[Questions about pictured scenes]
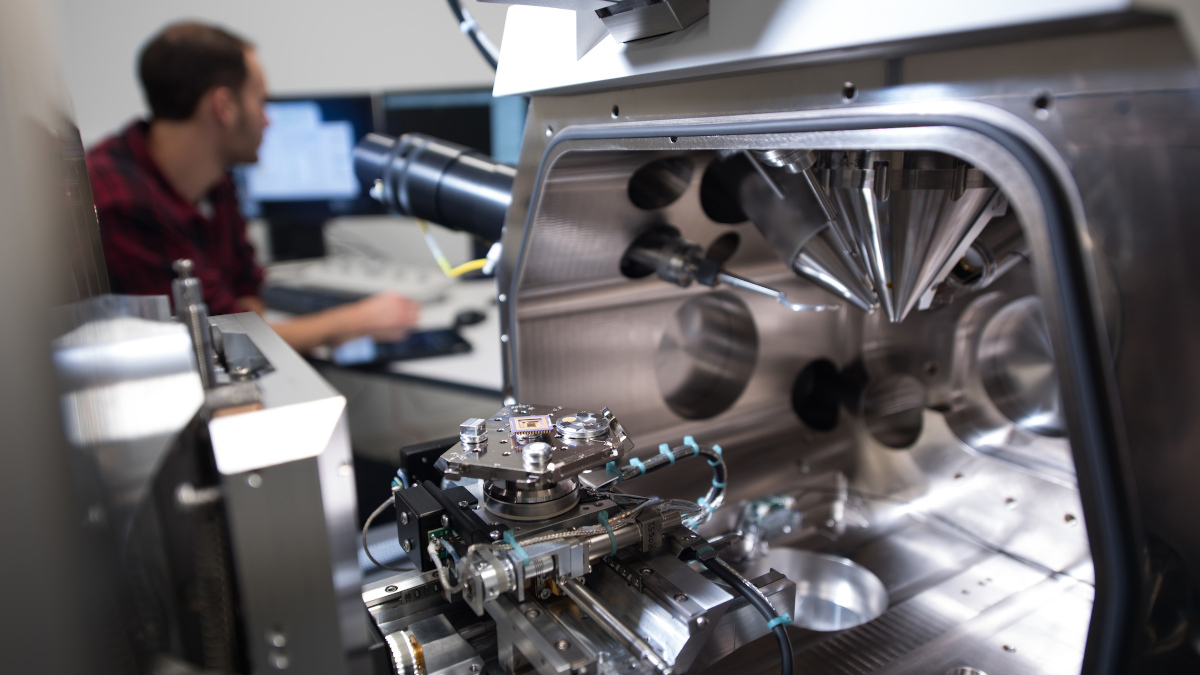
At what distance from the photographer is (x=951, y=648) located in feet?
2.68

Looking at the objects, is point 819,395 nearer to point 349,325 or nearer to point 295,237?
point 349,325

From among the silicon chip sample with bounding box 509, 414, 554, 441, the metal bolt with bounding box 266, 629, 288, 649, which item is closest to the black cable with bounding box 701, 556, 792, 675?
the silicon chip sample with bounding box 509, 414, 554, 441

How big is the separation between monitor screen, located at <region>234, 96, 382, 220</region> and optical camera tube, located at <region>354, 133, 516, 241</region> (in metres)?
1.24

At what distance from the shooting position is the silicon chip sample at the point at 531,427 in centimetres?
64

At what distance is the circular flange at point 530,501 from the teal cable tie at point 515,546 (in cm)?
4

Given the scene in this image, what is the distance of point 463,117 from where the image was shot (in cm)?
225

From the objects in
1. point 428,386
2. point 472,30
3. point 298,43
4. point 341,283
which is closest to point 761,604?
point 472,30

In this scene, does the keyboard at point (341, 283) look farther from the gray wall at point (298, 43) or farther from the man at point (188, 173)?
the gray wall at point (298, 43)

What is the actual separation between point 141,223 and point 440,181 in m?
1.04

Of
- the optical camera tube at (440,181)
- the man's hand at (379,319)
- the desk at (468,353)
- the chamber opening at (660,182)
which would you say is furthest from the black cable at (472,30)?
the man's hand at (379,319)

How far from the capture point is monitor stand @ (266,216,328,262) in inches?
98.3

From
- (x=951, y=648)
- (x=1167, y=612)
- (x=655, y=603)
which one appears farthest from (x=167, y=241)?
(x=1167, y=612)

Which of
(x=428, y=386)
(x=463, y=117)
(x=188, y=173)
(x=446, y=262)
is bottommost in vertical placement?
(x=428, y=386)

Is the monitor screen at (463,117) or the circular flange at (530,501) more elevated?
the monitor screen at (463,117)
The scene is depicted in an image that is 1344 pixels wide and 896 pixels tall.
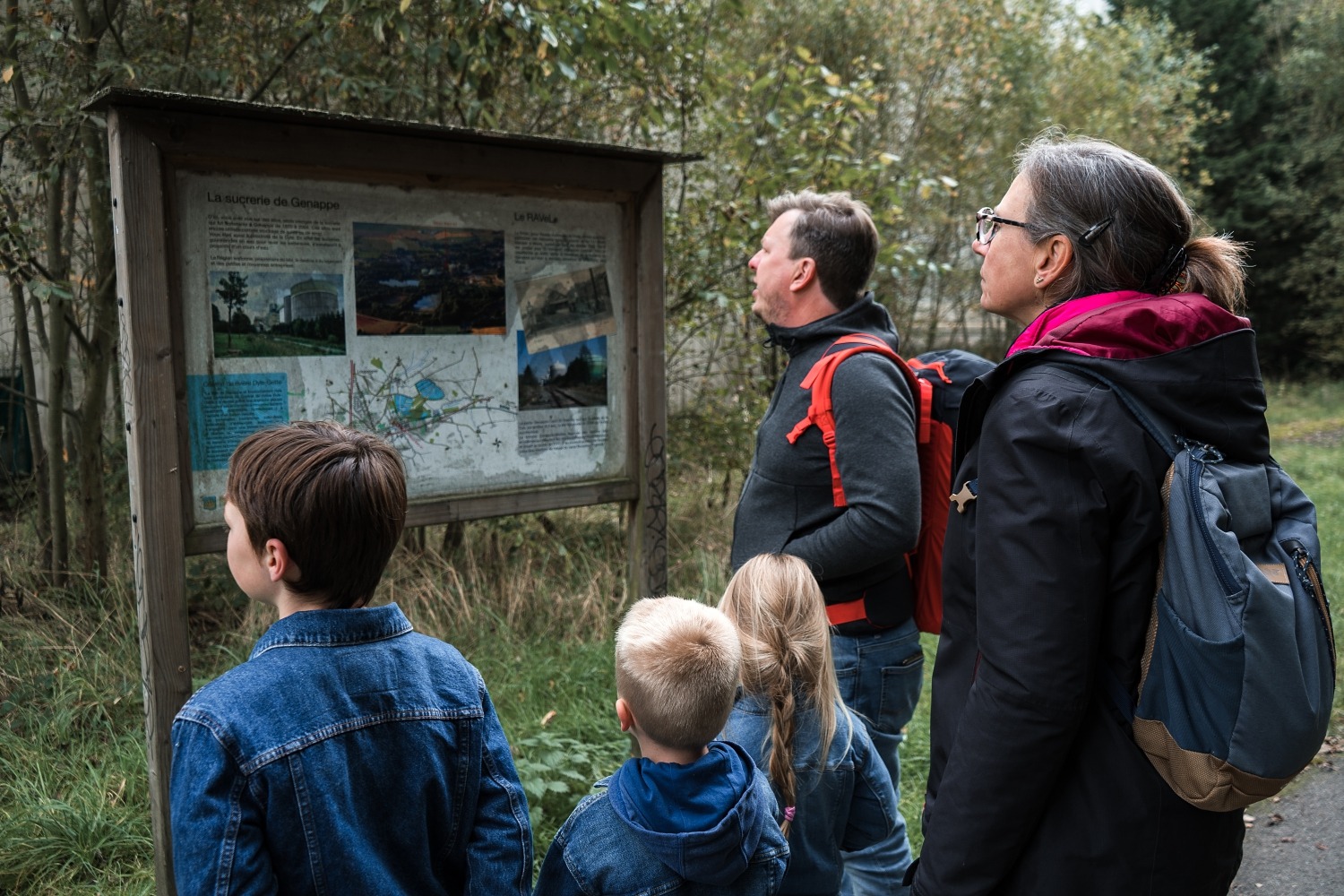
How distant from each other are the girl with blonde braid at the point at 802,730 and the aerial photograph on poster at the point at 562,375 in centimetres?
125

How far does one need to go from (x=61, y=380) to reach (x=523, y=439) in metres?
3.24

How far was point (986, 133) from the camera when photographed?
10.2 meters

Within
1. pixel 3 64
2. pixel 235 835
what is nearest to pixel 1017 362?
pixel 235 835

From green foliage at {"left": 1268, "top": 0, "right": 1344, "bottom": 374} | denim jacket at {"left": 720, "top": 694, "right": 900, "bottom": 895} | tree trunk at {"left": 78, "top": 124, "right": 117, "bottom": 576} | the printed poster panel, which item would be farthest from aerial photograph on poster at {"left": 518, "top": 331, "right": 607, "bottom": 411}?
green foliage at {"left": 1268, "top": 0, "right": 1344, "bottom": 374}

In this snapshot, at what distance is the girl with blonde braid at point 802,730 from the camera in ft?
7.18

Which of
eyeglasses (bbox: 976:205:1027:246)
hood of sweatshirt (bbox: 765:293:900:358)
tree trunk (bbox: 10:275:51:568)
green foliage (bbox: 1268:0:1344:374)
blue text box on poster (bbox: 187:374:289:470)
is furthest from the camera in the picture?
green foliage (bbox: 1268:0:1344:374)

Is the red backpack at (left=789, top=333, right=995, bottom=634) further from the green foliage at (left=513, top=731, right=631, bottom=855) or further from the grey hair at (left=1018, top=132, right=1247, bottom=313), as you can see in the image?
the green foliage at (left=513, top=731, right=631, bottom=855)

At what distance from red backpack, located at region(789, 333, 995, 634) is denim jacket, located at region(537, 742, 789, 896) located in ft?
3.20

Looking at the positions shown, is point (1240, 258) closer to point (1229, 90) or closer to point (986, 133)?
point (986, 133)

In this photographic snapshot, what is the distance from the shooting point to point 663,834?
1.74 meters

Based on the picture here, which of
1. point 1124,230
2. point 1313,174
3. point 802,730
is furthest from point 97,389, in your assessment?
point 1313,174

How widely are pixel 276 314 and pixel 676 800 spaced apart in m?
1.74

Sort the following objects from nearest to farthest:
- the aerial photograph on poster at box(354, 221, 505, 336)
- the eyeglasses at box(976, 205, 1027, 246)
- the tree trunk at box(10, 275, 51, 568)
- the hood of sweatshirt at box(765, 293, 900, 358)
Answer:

--- WHAT IS REQUIRED ---
Rewrite all the records, replacing "separation" with "gap" and keeping everything else unchanged. Leave the pictures out of your version.

--- FINAL ANSWER ---
At what distance from the photographer is (x=951, y=648) located in feet?
2.68

Looking at the objects, is point 819,395 nearer to point 349,325 or nearer to point 295,237?
point 349,325

From among the silicon chip sample with bounding box 509, 414, 554, 441, the metal bolt with bounding box 266, 629, 288, 649, which item is closest to the black cable with bounding box 701, 556, 792, 675?
the silicon chip sample with bounding box 509, 414, 554, 441

How big is the gap between monitor screen, located at <region>234, 96, 382, 220</region> and optical camera tube, located at <region>354, 133, 516, 241</region> (in metres)?
1.24

At what distance from the shooting position is the silicon chip sample at the point at 531,427 in centimetres?
64

At what distance is the circular flange at point 530,501 from the teal cable tie at point 515,546 (in cm)?
4

Given the scene in this image, what is the distance of point 463,117 from where the image was shot (in cm)?
225

From the objects in
1. point 428,386
2. point 472,30
3. point 298,43
4. point 341,283
which is closest to point 761,604?
point 472,30

In this scene, does the keyboard at point (341, 283) look farther from the gray wall at point (298, 43) or farther from the man at point (188, 173)?
the gray wall at point (298, 43)

What is the actual gap between point 141,223 and point 440,181 in m?
1.04

Of
- the optical camera tube at (440,181)
- the man's hand at (379,319)
- the desk at (468,353)
- the chamber opening at (660,182)
which would you say is furthest from the black cable at (472,30)?
the man's hand at (379,319)

How far from the capture point is monitor stand @ (266,216,328,262) in inches?
98.3

From
- (x=951, y=648)
- (x=1167, y=612)
- (x=655, y=603)
which one appears farthest from (x=167, y=241)?
(x=1167, y=612)

Which of
(x=428, y=386)
(x=463, y=117)
(x=188, y=173)
(x=446, y=262)
is bottommost in vertical placement?
(x=428, y=386)

Is the monitor screen at (463,117) or the circular flange at (530,501) more elevated?
the monitor screen at (463,117)
The scene is depicted in an image that is 1344 pixels wide and 896 pixels tall.
How distant from each other are the girl with blonde braid at the point at 802,730 and the aerial photograph on poster at the point at 562,375 in centimetres?
125

How far does one need to go from (x=61, y=380) to reach (x=523, y=439) in metres?
3.24

How far was point (986, 133) from the camera when photographed?
10.2 meters

Within
1. pixel 3 64
2. pixel 235 835
what is nearest to pixel 1017 362?
pixel 235 835

From green foliage at {"left": 1268, "top": 0, "right": 1344, "bottom": 374} | denim jacket at {"left": 720, "top": 694, "right": 900, "bottom": 895} | tree trunk at {"left": 78, "top": 124, "right": 117, "bottom": 576} | the printed poster panel, which item would be farthest from aerial photograph on poster at {"left": 518, "top": 331, "right": 607, "bottom": 411}?
green foliage at {"left": 1268, "top": 0, "right": 1344, "bottom": 374}

In this snapshot, at what distance is the girl with blonde braid at point 802,730 from the camera in ft?
7.18

Which of
eyeglasses (bbox: 976:205:1027:246)
hood of sweatshirt (bbox: 765:293:900:358)
tree trunk (bbox: 10:275:51:568)
green foliage (bbox: 1268:0:1344:374)
blue text box on poster (bbox: 187:374:289:470)
is furthest from the camera in the picture?
green foliage (bbox: 1268:0:1344:374)

Is the red backpack at (left=789, top=333, right=995, bottom=634) further from the green foliage at (left=513, top=731, right=631, bottom=855) or further from the grey hair at (left=1018, top=132, right=1247, bottom=313), as you can see in the image?
the green foliage at (left=513, top=731, right=631, bottom=855)

At what distance from red backpack, located at region(789, 333, 995, 634) is denim jacket, located at region(537, 742, 789, 896) located in ft?
3.20

Looking at the positions shown, is point (1240, 258) closer to point (1229, 90) or closer to point (986, 133)?
point (986, 133)

In this photographic snapshot, what is the distance from the shooting point to point 663,834?
1.74 meters

Based on the picture here, which of
1. point 1124,230
2. point 1313,174
3. point 802,730
is furthest from point 97,389, in your assessment?
point 1313,174

How widely are pixel 276 314 and pixel 676 800 spaced apart in m?
1.74

Sort the following objects from nearest to farthest:
- the aerial photograph on poster at box(354, 221, 505, 336)
- the eyeglasses at box(976, 205, 1027, 246)
- the tree trunk at box(10, 275, 51, 568)
- the hood of sweatshirt at box(765, 293, 900, 358)
Answer:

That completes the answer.